**CONSIGNES À SUIVRE:** Recopiez en entier et sans la moindre modification le texte ci-dessous sur le Lean de Toyota et le développement durable.

**TEXTE FOURNI:**
Pourquoi les entreprises devraient-elles s’intéresser au Lean tel que le pratique Toyota ? Bien entendu, pour ré-enchanter leurs clients, en vendant des produits d’une qualité irréprochable, en diminuant les délais et les coûts tout en valorisant et favorisant les contributions intellectuelles de TOUS ses employés et fournisseurs.

Dans le contexte de la reconstruction économique du Japon après-guerre, l’Histoire a également amené Toyota à adopter un développement durable, sans pleinement appréhender la force de ce choix pour le reste de la planète. Au-delà de la démarche économique, Toyota s’attache depuis toujours à avoir une empreinte sociétale positive, notamment vis-à-vis de ses fournisseurs et des bassins de population où se trouvent ses propres usines. Depuis deux décennies, Toyota s’est également choisi des objectifs environnementaux. Naturellement, chez Toyota, qui dit objectifs dit challenge, donc écart, donc problèmes à résoudre. Tout aussi naturellement, le caractère scientifique des outils du Lean est un levier indispensable pour relever le défi que s’est lancé l’entreprise en matière de développement durable. Si chacun se fait une image plutôt claire du Lean, selon deux écoles : le Lean de Toyota et celui des autres, qu’en est-il du développement durable aujourd’hui, et qu’est-ce que cela implique pour les entreprises qui voudraient se parer de ses vertus ? Tout d’abord, un peu d’Histoire…

Préserver les matières premières pour préserver l’activité

La première trace écrite d’une réflexion menée sur ce qui se rapproche le plus du développement durable ou de son alter égo le « développement soutenable », est probablement à porter au crédit de Brunoy, de par son ordonnance du 29 mai 1346. Édictée par Philippe VI de Valois, elle décrit dans son 4e article la préoccupation d’organiser la filière du bois en préservant les capacités futures prodiguées par les forêts :

« Les maîtres des eaux et forêts enquerront et visiteront toutes les forez et bois et feront les ventes qui y sont, en regard de ce que lesdites forez se puissent perpétuellement soustenir en bon estat » (JEGOU, 2007)[1].

**DONNÉES FOURNIES:**
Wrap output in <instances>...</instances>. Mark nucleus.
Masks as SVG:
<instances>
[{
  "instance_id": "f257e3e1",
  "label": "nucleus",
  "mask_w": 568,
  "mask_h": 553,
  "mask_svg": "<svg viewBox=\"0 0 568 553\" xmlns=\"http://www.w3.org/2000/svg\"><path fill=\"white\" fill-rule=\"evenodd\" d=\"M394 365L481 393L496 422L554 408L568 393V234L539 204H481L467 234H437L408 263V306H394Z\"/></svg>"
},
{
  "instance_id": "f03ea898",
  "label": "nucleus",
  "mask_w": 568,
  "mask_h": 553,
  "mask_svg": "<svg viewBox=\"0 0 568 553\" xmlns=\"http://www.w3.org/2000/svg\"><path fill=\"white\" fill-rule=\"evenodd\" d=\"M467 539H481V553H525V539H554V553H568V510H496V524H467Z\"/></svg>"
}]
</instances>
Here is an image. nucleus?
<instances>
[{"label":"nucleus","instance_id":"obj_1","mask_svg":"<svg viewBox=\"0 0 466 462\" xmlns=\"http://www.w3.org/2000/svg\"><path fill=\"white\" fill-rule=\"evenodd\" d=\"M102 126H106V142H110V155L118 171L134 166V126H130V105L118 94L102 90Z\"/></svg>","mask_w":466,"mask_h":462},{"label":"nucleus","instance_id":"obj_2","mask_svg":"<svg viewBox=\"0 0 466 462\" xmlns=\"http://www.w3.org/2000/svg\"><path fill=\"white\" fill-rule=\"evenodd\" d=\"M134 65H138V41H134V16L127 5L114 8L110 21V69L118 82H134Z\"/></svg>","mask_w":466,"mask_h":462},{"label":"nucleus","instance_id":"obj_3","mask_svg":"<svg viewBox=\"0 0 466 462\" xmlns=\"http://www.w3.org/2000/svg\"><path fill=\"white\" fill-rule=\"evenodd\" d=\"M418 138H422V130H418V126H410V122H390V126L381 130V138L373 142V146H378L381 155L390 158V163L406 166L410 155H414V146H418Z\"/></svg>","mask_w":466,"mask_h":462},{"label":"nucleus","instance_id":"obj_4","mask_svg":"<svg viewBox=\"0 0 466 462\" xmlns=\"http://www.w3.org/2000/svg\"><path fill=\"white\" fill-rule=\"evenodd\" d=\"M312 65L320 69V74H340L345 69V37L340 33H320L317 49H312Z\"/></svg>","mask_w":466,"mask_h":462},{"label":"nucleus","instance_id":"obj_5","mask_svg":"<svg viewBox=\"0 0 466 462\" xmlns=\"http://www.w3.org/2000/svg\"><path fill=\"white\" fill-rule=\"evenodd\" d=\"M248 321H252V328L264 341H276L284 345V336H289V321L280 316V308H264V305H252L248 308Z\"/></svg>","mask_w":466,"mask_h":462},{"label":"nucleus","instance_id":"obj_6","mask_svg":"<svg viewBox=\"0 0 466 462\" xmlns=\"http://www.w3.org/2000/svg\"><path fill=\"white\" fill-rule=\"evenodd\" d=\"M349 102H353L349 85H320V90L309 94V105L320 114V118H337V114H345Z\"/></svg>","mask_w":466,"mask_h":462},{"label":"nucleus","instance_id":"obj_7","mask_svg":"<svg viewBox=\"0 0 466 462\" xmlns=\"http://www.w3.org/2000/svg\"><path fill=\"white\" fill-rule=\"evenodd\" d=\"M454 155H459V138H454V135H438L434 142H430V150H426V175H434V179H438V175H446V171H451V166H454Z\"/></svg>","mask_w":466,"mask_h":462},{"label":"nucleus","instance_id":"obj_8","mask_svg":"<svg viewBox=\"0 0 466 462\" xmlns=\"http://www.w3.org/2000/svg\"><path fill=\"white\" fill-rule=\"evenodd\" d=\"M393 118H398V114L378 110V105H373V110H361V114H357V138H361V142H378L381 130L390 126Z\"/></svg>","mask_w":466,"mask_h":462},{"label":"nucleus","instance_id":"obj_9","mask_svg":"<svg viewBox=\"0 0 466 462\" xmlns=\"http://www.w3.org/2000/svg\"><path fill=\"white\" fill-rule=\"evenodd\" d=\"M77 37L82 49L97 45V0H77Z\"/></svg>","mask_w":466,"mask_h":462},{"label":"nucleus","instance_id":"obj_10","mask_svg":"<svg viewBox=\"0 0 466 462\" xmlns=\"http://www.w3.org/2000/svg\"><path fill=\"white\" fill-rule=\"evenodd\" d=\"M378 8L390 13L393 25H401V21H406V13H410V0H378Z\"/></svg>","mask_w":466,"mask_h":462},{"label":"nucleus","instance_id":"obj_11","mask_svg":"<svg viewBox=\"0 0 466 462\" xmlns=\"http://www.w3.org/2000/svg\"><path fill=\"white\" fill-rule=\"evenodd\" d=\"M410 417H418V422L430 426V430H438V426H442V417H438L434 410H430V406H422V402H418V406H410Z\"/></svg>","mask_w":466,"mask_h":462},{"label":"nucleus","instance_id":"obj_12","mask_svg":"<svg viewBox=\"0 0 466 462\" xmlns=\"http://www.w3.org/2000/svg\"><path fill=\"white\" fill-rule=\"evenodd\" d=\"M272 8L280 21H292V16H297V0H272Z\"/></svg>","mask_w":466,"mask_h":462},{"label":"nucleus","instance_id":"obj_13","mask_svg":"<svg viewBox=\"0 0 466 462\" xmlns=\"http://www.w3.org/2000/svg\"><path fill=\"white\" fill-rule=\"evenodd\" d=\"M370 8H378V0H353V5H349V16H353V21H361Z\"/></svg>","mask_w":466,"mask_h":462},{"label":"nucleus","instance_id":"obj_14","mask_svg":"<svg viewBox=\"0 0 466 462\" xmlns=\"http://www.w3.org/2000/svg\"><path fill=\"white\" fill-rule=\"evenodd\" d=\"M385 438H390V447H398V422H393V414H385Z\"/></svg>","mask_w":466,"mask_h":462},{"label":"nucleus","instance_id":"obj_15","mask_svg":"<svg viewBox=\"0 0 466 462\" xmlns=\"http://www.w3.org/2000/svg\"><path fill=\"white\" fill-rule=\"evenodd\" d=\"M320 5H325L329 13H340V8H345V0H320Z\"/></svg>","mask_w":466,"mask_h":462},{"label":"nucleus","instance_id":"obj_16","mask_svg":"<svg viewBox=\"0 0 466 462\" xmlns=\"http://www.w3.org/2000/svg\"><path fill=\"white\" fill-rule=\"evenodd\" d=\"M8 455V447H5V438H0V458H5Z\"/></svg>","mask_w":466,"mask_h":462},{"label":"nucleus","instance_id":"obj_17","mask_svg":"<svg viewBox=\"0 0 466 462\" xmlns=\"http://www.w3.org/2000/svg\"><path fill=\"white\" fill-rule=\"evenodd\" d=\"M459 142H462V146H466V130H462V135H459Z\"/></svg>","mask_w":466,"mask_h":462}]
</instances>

**RÉSULTAT ATTENDU:**
Pourquoi les entreprises devraient-elles s’intéresser au Lean tel que le pratique Toyota ? Bien entendu, pour ré-enchanter leurs clients, en vendant des produits d’une qualité irréprochable, en diminuant les délais et les coûts tout en valorisant et favorisant les contributions intellectuelles de TOUS ses employés et fournisseurs.

Dans le contexte de la reconstruction économique du Japon après-guerre, l’Histoire a également amené Toyota à adopter un développement durable, sans pleinement appréhender la force de ce choix pour le reste de la planète. Au-delà de la démarche économique, Toyota s’attache depuis toujours à avoir une empreinte sociétale positive, notamment vis-à-vis de ses fournisseurs et des bassins de population où se trouvent ses propres usines. Depuis deux décennies, Toyota s’est également choisi des objectifs environnementaux. Naturellement, chez Toyota, qui dit objectifs dit challenge, donc écart, donc problèmes à résoudre. Tout aussi naturellement, le caractère scientifique des outils du Lean est un levier indispensable pour relever le défi que s’est lancé l’entreprise en matière de développement durable. Si chacun se fait une image plutôt claire du Lean, selon deux écoles : le Lean de Toyota et celui des autres, qu’en est-il du développement durable aujourd’hui, et qu’est-ce que cela implique pour les entreprises qui voudraient se parer de ses vertus ? Tout d’abord, un peu d’Histoire…

Préserver les matières premières pour préserver l’activité

La première trace écrite d’une réflexion menée sur ce qui se rapproche le plus du développement durable ou de son alter égo le « développement soutenable », est probablement à porter au crédit de Brunoy, de par son ordonnance du 29 mai 1346. Édictée par Philippe VI de Valois, elle décrit dans son 4e article la préoccupation d’organiser la filière du bois en préservant les capacités futures prodiguées par les forêts :

« Les maîtres des eaux et forêts enquerront et visiteront toutes les forez et bois et feront les ventes qui y sont, en regard de ce que lesdites forez se puissent perpétuellement soustenir en bon estat » (JEGOU, 2007)[1].